L’anamorphose et le miroir
Pour débattre des influences respectives de la poésie sur le récit et inversement, il faut tracer quelques lignes sur le contenu de ces deux formes artistiques. Car elles sont largement indépendantes et, si elles se connectent ou se diffusent dans d’autres formes d’art, poésie et récit en demeurent quand même entés au même arbre de la littérature. Cependant, pour moi, la poésie se range du côté de l’anamorphose ou de la transformation d’une image à l’aide d’un outil, donc travaillant à une réalité qui se déforme et s’adapte à la vision du poète. La poésie capte puis déforme la réalité pour trouver dans cette recherche, le Beau, le Vrai, le Néant, Dieu ou encore le Langage en sa propre nature ambiguë, à la fois contenant et vide de matière. Ainsi elle est pure expression particulière. Sa quête est celle de la finalité, mais d’une finalité brève et toujours recommencée, vers après vers, image après image, assonance après assonance, description d’une vision du monde qui se répète et que le poète justifie sans cesse.
Cette vision du monde ressemble en quelque sorte dans son principe, à celle du récit, ou plutôt à celle du feuilletoniste, du romancier. Ce dernier, on le sait depuis Stendhal, promène un miroir le long d’un chemin. Sachant cela, il faut ajouter que cette recension de la réalité, en quelque sorte objective, repose sur une contradiction. En effet, le roman fonctionne comme le mythe d’Actéon. Ce chasseur grec voit Diane, qui se refuse à tout regard. Mais en vérité il n’y a pas que le coup d’œil d’Actéon ou encore de Diane dans son courroux pour que nous connaissions la scène, mais la triangulation du regard du spectateur invité à voir ce que personne ne doit voir.

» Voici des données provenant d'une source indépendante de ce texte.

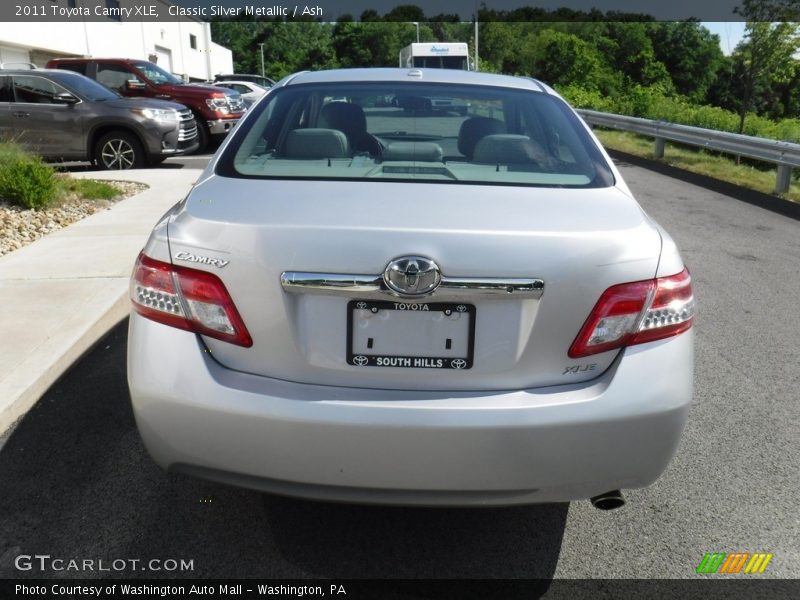 Classic Silver Metallic / Ash 2011 Toyota Camry XLE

Le récit agit de cette manière, en laissant deviner les présences, les acteurs et les décors de la narration, peut-être parfois jouant sur les codes, rendant apparents les outils de la diégèse ou les dissimulant, niant, regimbant contre la diégèse elle-même, qui parfois du reste disparaît dans sa continuité – et peut-être est-ce là qu’elle s’approche un instant de l’idée de la poésie – mais qui laisse entendre que l’écrivain (l’écrivant ?) doit s’effacer pour que le récit ait lieu. Il lui faut donc quand même un temps, le déroulement, une sorte de fixité pour avancer dans les pages d’un roman, où comme spectateur, le romancier décrit une Diane fictive ; contrairement au poème qui par fragment, par strophe, oublie le poète au profit du langage, et ce faisant exhausse l’absent qu’il est au poème, non pour limiter l’effet d’irréalité si crainte du récit, mais pour augmenter l’effet captivant du texte. Le poème doit tenir entièrement et sans défaut dans chacun de ses vers, car la poésie est aussi art du chant, de la psalmodie. Et même si l’épopée, qui est un genre poétique, conduit vers des batailles et des errances, le chant est nécessaire, car le Roland furieux n’est passionnant qu’au titre de sa musique et non pas de la colère de Roland. Homère n’était-il pas rhapsode ?
Poésie et récit diffèrent. Mais ils ne sont pas hermétiques l’un à l’autre. Il y a récit quand le poème a besoin d’un locuteur, d’un homme-jasmin, d’un meidosem, ou d’hétéronymes. Il y a poésie quand le récit quitte sa continuité temporaire de mise en scène de son histoire, afin de retrouver une expérience, une écriture expérimentale, un ailleurs du roman. En un sens, les images de miroir et d’anamorphose reposent sur le même axiome : il faut toujours que l’écrivain creuse dans sa propre personne, et que cette excavation de lui-même, fût-elle au prix d’un narcissisme morbide, en vienne à refléter un moment de sa réalité, qui par essence est universelle.